Rozkład Tweediego może modelować skośne dane z masą punktową równą zero, gdy parametr (wykładnik w relacji średnia-wariancja) wynosi od 1 do 2.
Podobnie model z napompowaniem zera (inaczej ciągły lub dyskretny) może mieć dużą liczbę zer.
Mam problem ze zrozumieniem, dlaczego jest tak, że kiedy przewiduję lub obliczam dopasowane wartości dla tego rodzaju modeli, wszystkie przewidywane wartości są niezerowe.
Czy te modele faktycznie przewidują dokładne zera?
Na przykład
library(tweedie)
library(statmod)
# generate data
y <- rtweedie( 100, xi=1.3, mu=1, phi=1) # xi=p
x <- y+rnorm( length(y), 0, 0.2)
# estimate p
out <- tweedie.profile( y~1, p.vec=seq(1.1, 1.9, length=9))
# fit glm
fit <- glm( y ~ x, family=tweedie(var.power=out$p.max, link.power=0))
# predict
pred <- predict.glm(fit, newdata=data.frame(x=x), type="response")
pred
teraz nie zawiera żadnych zer.
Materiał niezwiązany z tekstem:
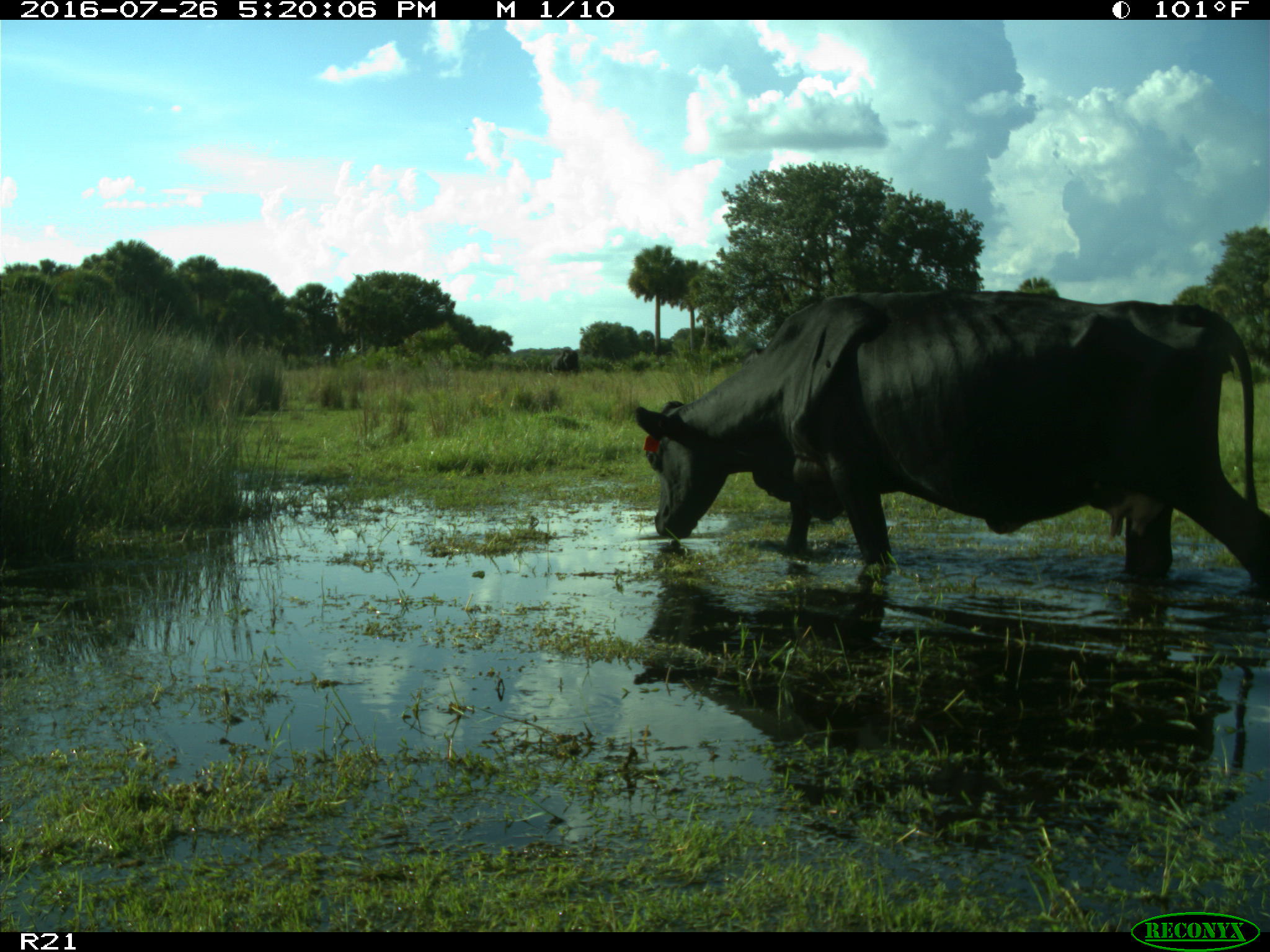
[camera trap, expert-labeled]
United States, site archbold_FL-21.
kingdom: Animalia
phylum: Chordata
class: Mammalia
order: Artiodactyla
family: Bovidae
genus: Bos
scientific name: Bos taurus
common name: domestic cow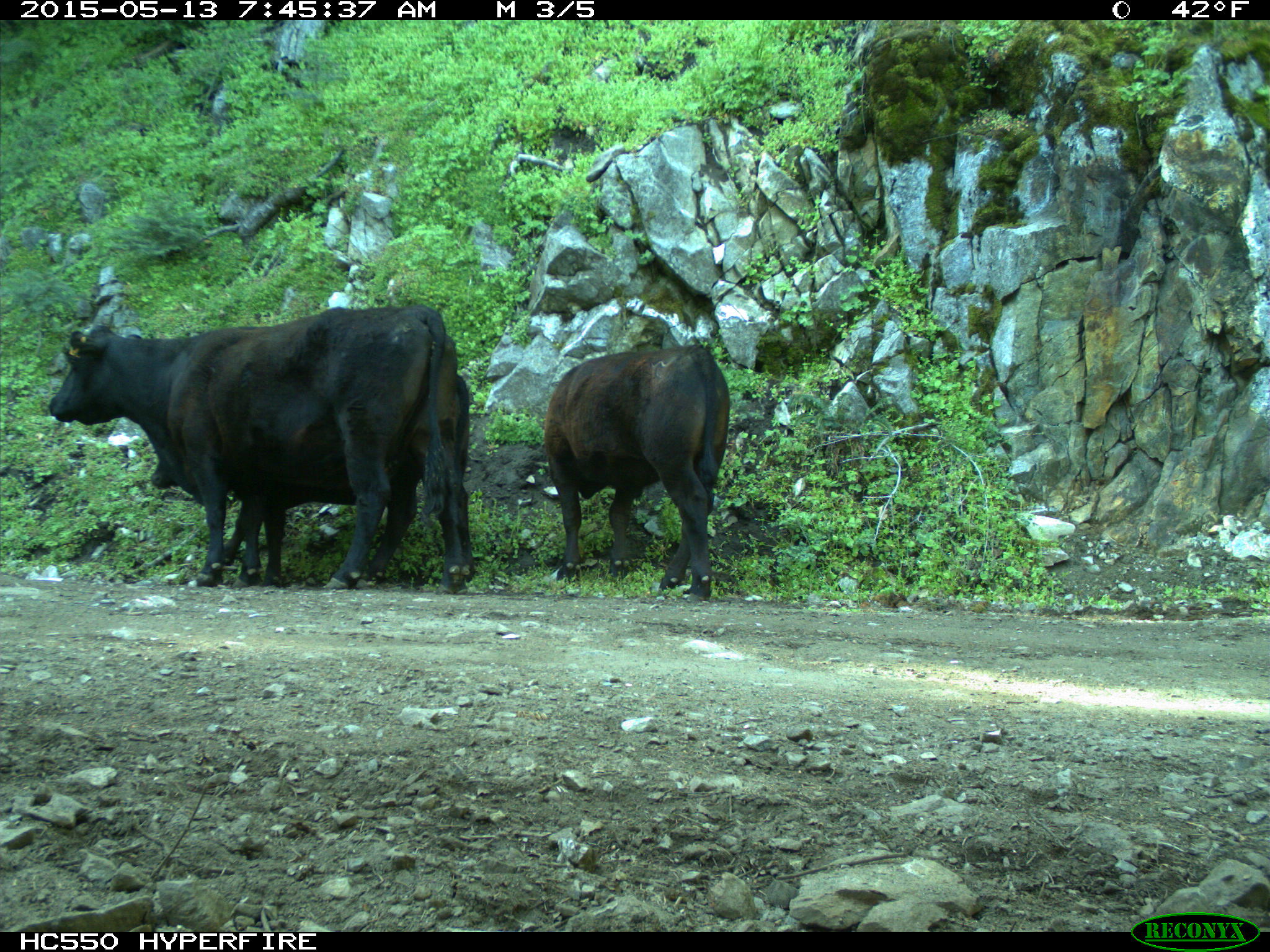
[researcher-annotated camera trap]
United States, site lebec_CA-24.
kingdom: Animalia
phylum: Chordata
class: Mammalia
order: Artiodactyla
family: Bovidae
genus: Bos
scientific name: Bos taurus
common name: domestic cow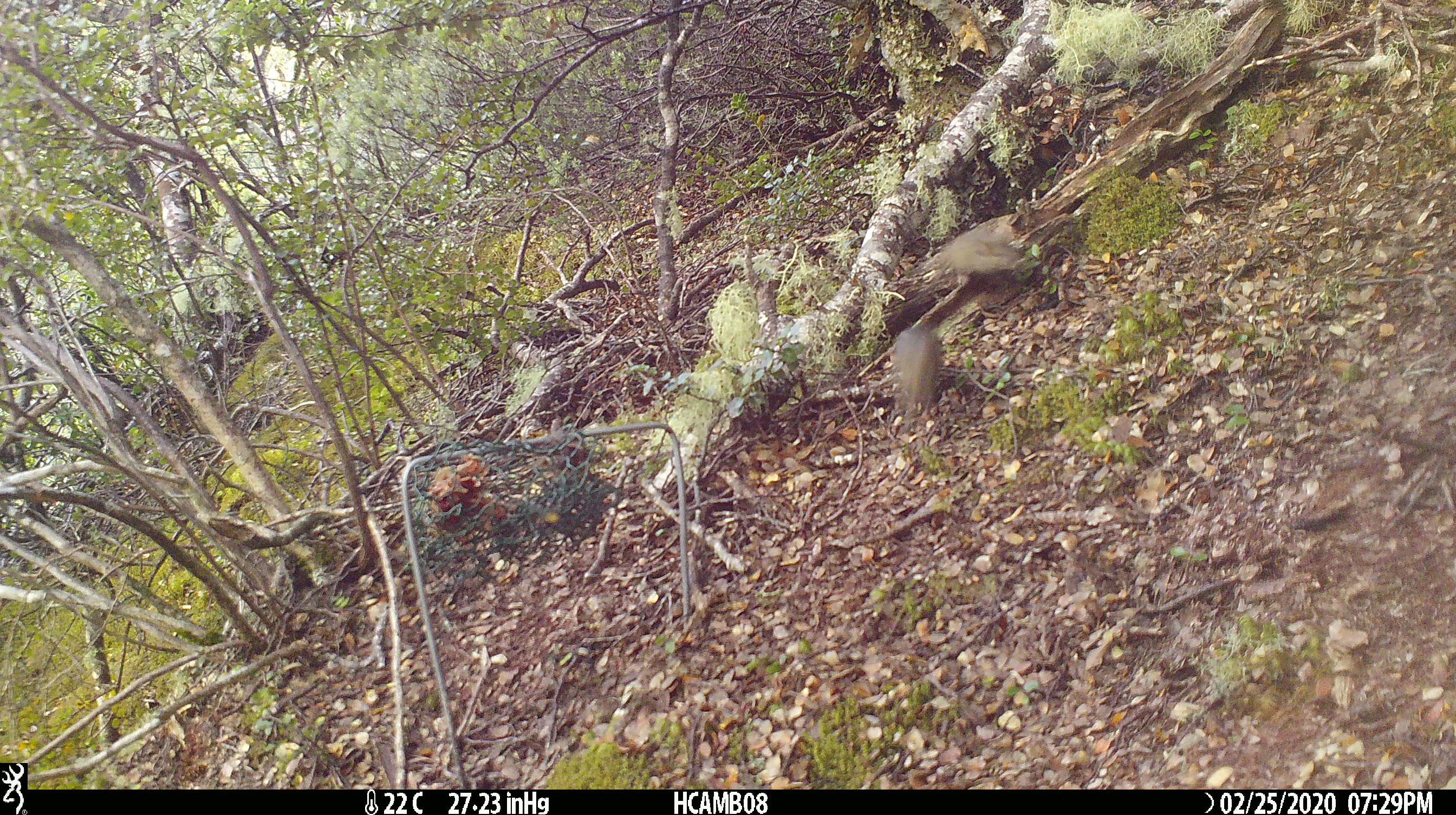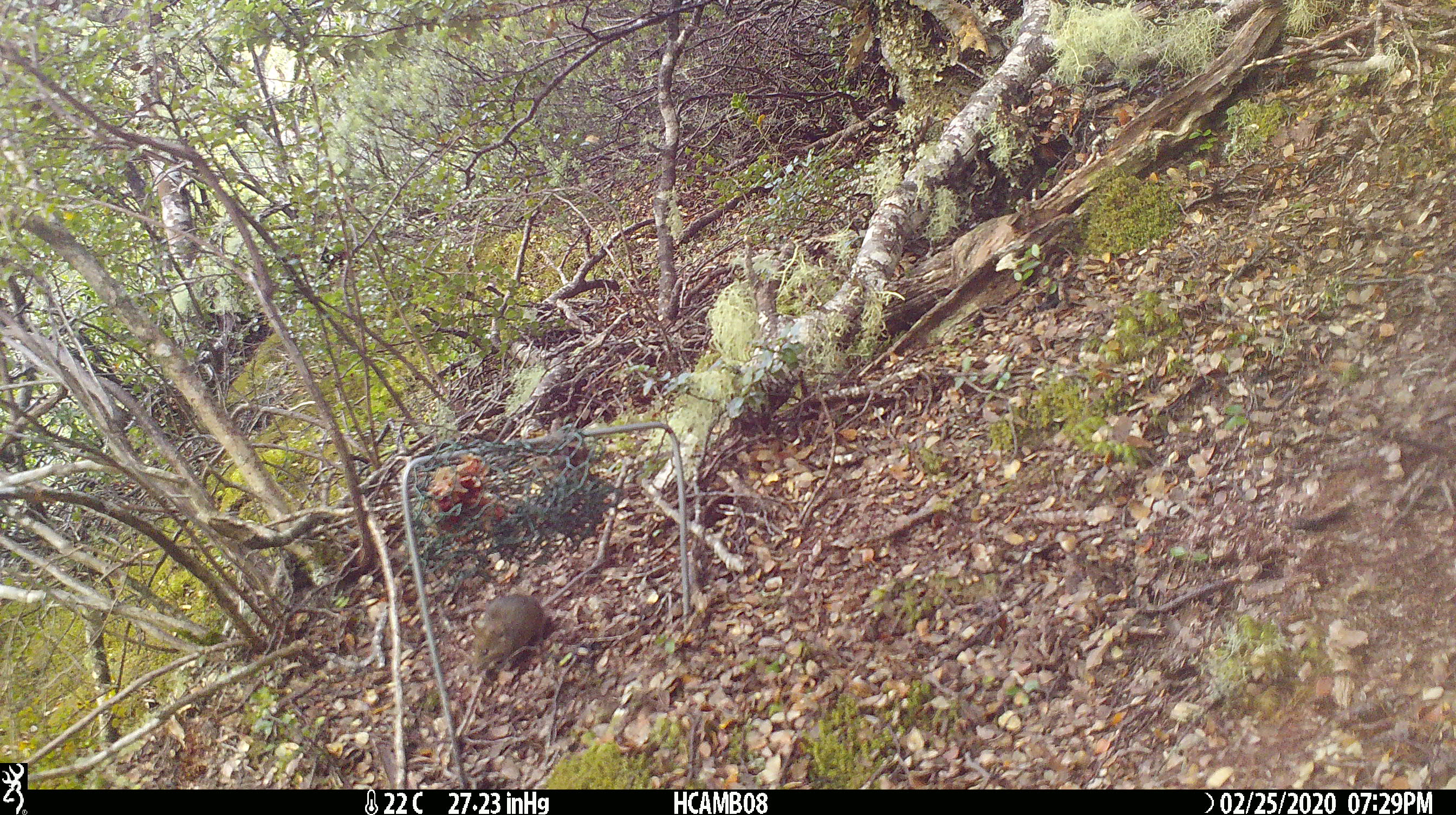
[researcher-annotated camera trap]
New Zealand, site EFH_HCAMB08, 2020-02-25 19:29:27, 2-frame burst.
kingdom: Animalia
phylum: Chordata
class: Mammalia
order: Rodentia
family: Muridae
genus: Mus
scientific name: Mus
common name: mouse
Mouse (Mus).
Myślałem, że użyteczność modeli, takich jak rozkład Tweediego, wynika z jego zdolności do przewidywania dokładnych zer i części ciągłej.
Wiem, że w moim przykładzie zmienna x
nie jest bardzo przewidywalna.
Odpowiedzi:
Zauważ, że przewidywana wartość w GLM jest średnią.
Dla każdego rozkładu wartości nieujemnych, aby przewidzieć średnią 0, jej rozkład musiałby być całkowitym skokiem przy 0.
Jednak dzięki log-linkowi nigdy nie zmieścisz średniej dokładnie zero (ponieważ wymagałoby to aby przejść do - ∞ ).η −∞
So your problem isn't a problem with the Tweedie, but far more general; you'd have exactly the same issue with the Poisson (zero-inflated or ordinary Poisson GLM) for example.
Since predicting exact zeros isn't going to occur for any distribution over non-negative values with a log-link, your thinking on this must be mistaken.
One of its attractions is that it can model exact zeros in the data, not that the mean predictions will be 0. [Of course a fitted distribution with nonzero mean can still have a probability of being exactly zero, even though the mean must exceed 0. A suitable prediction interval could well include 0, for example.]
It matters not at all that the fitted distribution includes any substantial proportion of zeros - that doesn't make the fitted mean zero.
Note that if you change your link function to say an identity link, it doesn't really solve your problem -- the mean of a non-negative random variable that's not all-zeros will be positive.
źródło
Predicting the proportion of zeros
I am the author of the statmod package and joint author of the tweedie package. Everything in your example is working correctly. The code is accounting correctly for any zeros that might be in the data.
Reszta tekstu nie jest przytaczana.